● ACTION ITEM: Resume the forum post on Wallace Stevens's poem "The Snow Man," picking up the commentary after its final sentence.

● EXCERPT TO READ:
# Reading > Poems, Poets, and Poetry >  The Snow Man by Wallace Stevens

## Sitaram

http://homepages.wmich.edu/~cooneys/...vens.Snowman.h

tml

Wallace Stevens 
(1879-1955)



The Snow Man 
One must have a mind of winter 
To regard the frost and the boughs 
Of the pine-trees crusted with snow; 

And have been cold a long time 
To behold the junipers shagged with ice, 
The spruces rough in the distant glitter 

Of the January sun; and not to think 
Of any misery in the sound of the wind, 
In the sound of a few leaves, 

Which is the sound of the land 
Full of the same wind 
That is blowing in the same bare place 

For the listener, who listens in the snow, 
And, nothing himself, beholds 
Nothing that is not there and the nothing that is. 


-- from Harmonium , 1923 

--------------------------------------------------------------------------------

http://knitandcontemplation.typepad....re_on_the.html

Commentary by Robert Pack:

(excerpts):

In the remarkable poem "The Snow Man," Stevens dramatizes the 
action of a mind as it becomes one with the scene it perceives, and at 
that instant, the mind having ceased to bring something of itself to 
the scene, the scene then ceases to exist fully.


We, with the "one" of the poem, begin by watching the winter scene 
while in our mind the connotations of misery and cold brought forth by 
the scene are stirring. 

But gradually, almost imperceptibly, we are divested of whatever it is 
that distinguishes us from the snow man. We become the snow man, 
and we see the winter world through his eyes of coal, and we know 
the cold without the thoughts of human discomfort.

● MATERIAL PROVIDED:
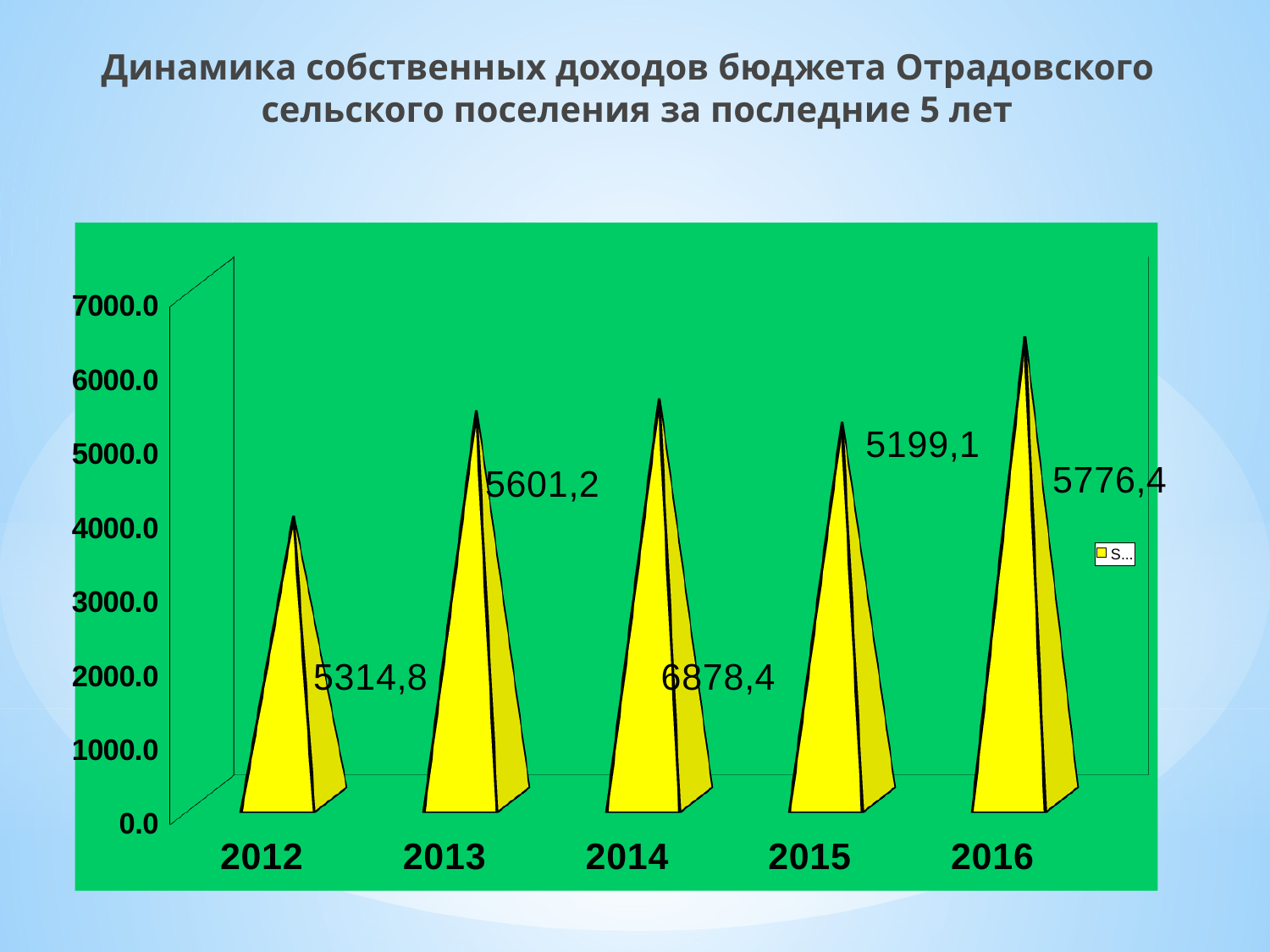
Is the value for 2016 greater or less than 5000? greater Which is larger, the value for 2013 or the value for 2012? 2013 What kind of chart is shown on the slide? bar chart What is the value shown for 2014? 6878,4 What is the difference between the values for 2016 and 2015? 577,3 What is the value shown for 2016? 5776,4 What is the value shown for 2012? 5314,8 How many years are shown on the x axis? 5 What is the title of the slide? Динамика собственных доходов бюджета Отрадовского сельского поселения за последние 5 лет What is the value shown for 2015? 5199,1 Which is larger, the value for 2016 or the value for 2015? 2016 What is the value shown for 2013? 5601,2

● RESULT:
To perceive the winter scene truly, we must have the mind of the 
snow man, until correspondence becomes identification. Then we see 
with the sharpest eye the images of winter: "pine-trees crusted with 
snow," "junipers shagged with ice," "spruces rough in the distant 
glitter/ Of the January sun." We hear with the acutest ear the cold 
sibilants evoking the sense of barrenness and monotony: "sound of 
the wind," "sound of a few leaves," "sound of the land," "same wind," 
"same bare place," "For the listener, who listens in the snow." 

The "one" with whom the reader has identified himself has now 
become "the listener, who listens in the snow"; he has become the 
snow man, and he knows winter with a mind of winter, knows it in its 
strictest reality, stripped of all imagination and human feeling. But at 
that point when he sees the winter scene reduced to absolute fact, as 
the object not of the mind, but of the perfect perceptual eye that sees 
"nothing that is not there," then the scene, devoid of its imaginative 
correspondences, has become "the nothing that is."


From Wallace Stevens: An approach to his poetry and thought. New 
Brunswick: Rutgers UP, 1958. 

--------------------------------------------------------------------------

http://www.cs.rice.edu/~ssiyer/minst...oems/1432.html


I think, one of the themes of the poem is just the approach towards 
reality, the conflict between the rational consciousness of the 
existential "void", between the will to see things as they are, and the 
innate human tendency to create worlds (even poetic ones), to 
reinterpret what we see in artistic (or philosophical, or moral) terms. 

After reading the poem one wonders who the
"snow man" is. I think it is a negative term of comparison; it is what 
man cannot be, what a poet can surely never become. Much more is 
suggested, if not discussed: the misery of human condition; the 
natural, emotional bond between man and nature, the "emptiness 
within" of the twentieth century man. 

In the end there is the enigma of the interpretation of the first line.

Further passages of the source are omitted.